I’m teaching a machine learning course this semester, and I found that there wasn’t a platform to set up machine learning competitions for purposes like this. So I decided to make it myself!
Here is the basic functionality:
- Single sign on with our G Suite accounts (limited to registered users of the course)
- Nice presentation and UI with multiple tabs for each problem set (I thought this would be hard but it was easy!)
- Be able to download training data, see problem description, and see other necessary info (basically just text)
- Be able to submit their predictions!
- A dynamic leaderboard that will update the standings once scores are calculated.
Getting the basic functionality working took about 10 hours of solid work. I made it in a modular way that took a bit more time but I think it will be helpful in future semesters when I want to use it again.
Updating with new problem sets takes about 15 minutes once I have the data and details ready. Mostly I just have to check that the scoring code is working correctly.
Login screen. I’m never good at making these. I think I could benefit a lot from a design course.
Home page. I set up the navigation to be the primary form with the content panels clearing and filling in based on the selection. Got the idea from the Anvil docs (thanks!).
Problem set page. There are 6 major assignments throughout the semester and students interact with them all here. Actual notebooks are submitted and graded via our LMS.
Problem set data page. They are basically direct links to files hosted on Google Drive as the datasets are often pretty big.
Submission page. Students submit their CSV files with predictions here. A background task is launched to do the actual scoring (as for some problem sets this takes several seconds). There are several validations (due date, max daily submissions, and a generic validation that catches other errors).

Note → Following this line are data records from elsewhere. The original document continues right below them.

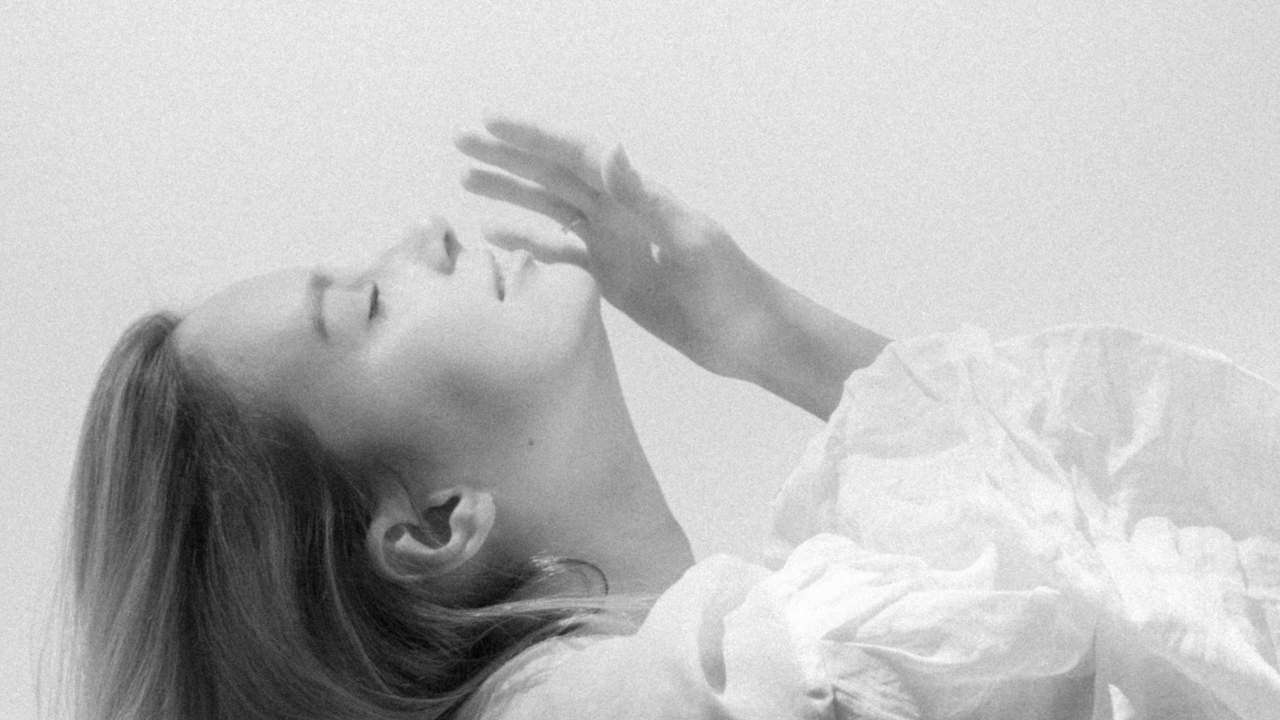 A woman in soft light with her eyes closed, symbolizing calm, healthy feminine energy that often goes unnoticed.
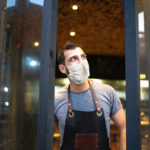 Small business owner closing front door with face mask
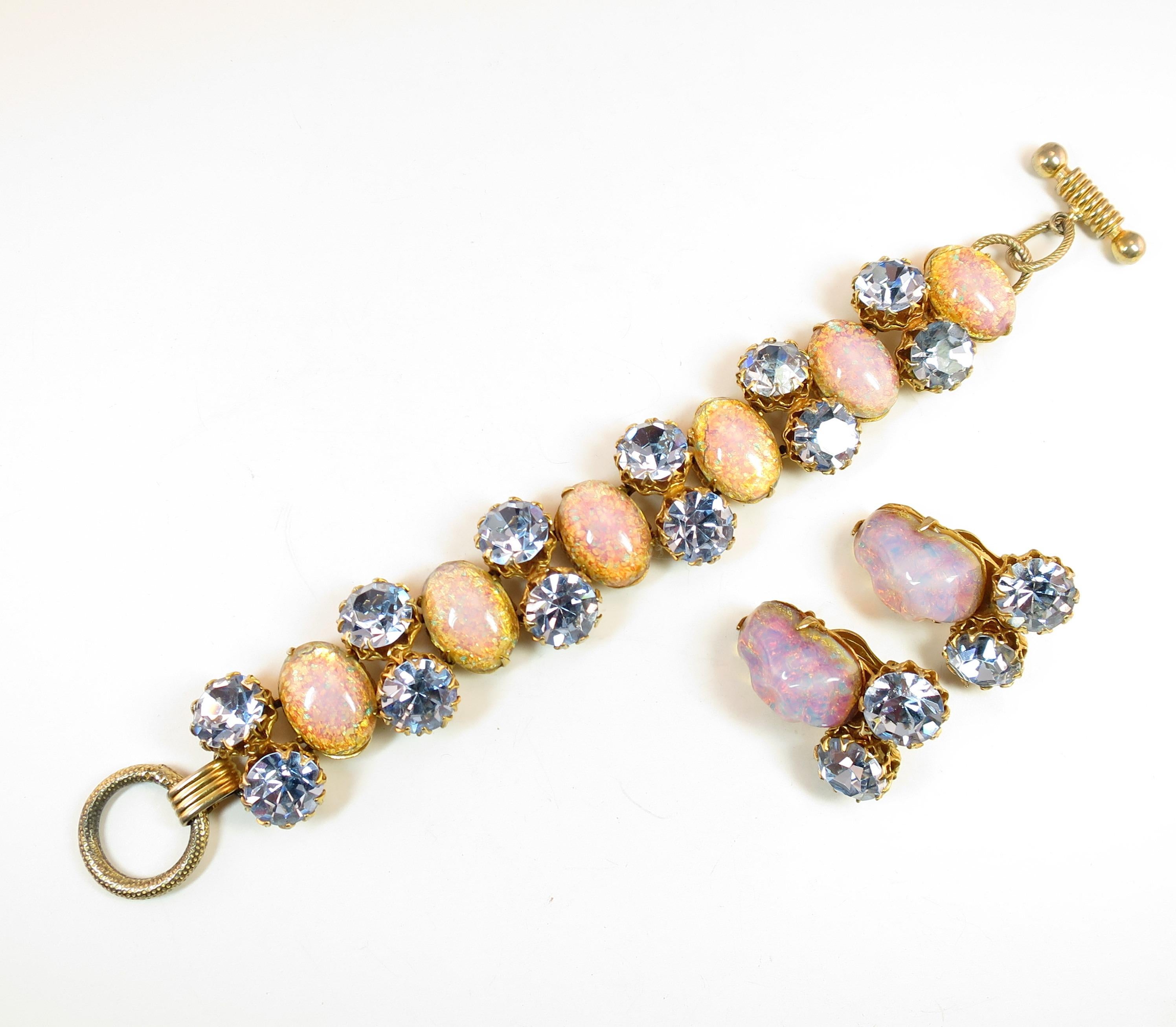 Offered here is a Schiaparelli demi-parure of gold-plated bracelet and clip-back earrings from the 1950s. The segmented design of the bracelet presents oval cabochons of opal art glass alternating with pairs of crown-prong-set faceted blue crystals;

Leaderboard. Calculated on the fly from a Data Table of all problem set submissions. This was chosen over having a separate leaderboard for each problem set to reduce code.
A few notes on the project:
Getting CSV importing to work took longer than I expected. I needed to get the CSV loaded into a Pandas DataFrame (or at least numpy array) so it can be scored with scikit learn. I ended up doing the following process:
- Pass the file as an object (appropriately titled file) to a server function
file.get_bytes()to convert the object to bytes and save as
- Use the BytesIO method from io to pass the data to Pandas (I found StringIO as a suggestion from a few places but it seems the get_bytes method does’t output a true string)
Final code for importing CSV into pandas is like this:
from io import BytesIO
filedata = file.get_bytes()
df = pd.read_csv(BytesIO(filedata), index_col=0)
One thing I would very much like to do is generate a trend graph that I can embed in a cell on the leaderboard similar to sparklines. Too much work for now but always room for improvement.
Also, this is the first project I tried using Uplink on. I found that it is an excellent tool to prototype code quickly in Jupyter Lab. I can play with the data that is passing in and out of Anvil and this speeds up my coding when using dataframes, dictionaries, and other data at least 10x. A tip though is to kill the kernel in Jupyter Lab when you want to test your code so you don’t have stray objects floating around!
Another excellent development experience!